| name | autonomous-execution |
| description | Execute implementation plans or backlog items autonomously with shared-context architecture for maximum accuracy |
Autonomous Execution
Execute implementation plans or backlog items to completion without human intervention, using a shared-context architecture that keeps requirements fresh in the main agent's mind.
Core Principle
Use context budget for accuracy, not efficiency.
The main agent maintains full context (requirements + execution history + code) throughout execution. This prevents requirement fragmentation and enables immediate verification against original requirements.

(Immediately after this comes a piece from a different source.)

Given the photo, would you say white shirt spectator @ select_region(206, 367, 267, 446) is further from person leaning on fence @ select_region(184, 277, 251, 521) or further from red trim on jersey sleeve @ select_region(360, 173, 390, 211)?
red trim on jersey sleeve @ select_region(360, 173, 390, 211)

Context budget per task: ~10k tokens (requirement doc + execution log + changed code) Typical execution: 7 tasks = 70k tokens, well under 200k budget
When to Use
Use for:
- Implementation plans with 5+ tasks
- Backlog items with multiple steps
- Multi-hour implementations
- Work when human review isn't available
Don't use for:
- Single tasks (just implement directly)
- Exploratory work without clear requirements
- Work needing real-time human oversight
- Ambiguous requirements
Prerequisites
- Dedicated worktree (isolated environment)
- Requirement document (design doc or backlog item)
- Implementation plan OR backlog item with Proposed Solution section
Process Overview
Setup:
1. Verify isolation, load requirements
2. Create state file + execution log
3. Extract tasks, create TodoWrite
Main Loop (per task):
1. Re-read requirement doc (keep fresh)
2. Dispatch implementation subagent (with full requirement)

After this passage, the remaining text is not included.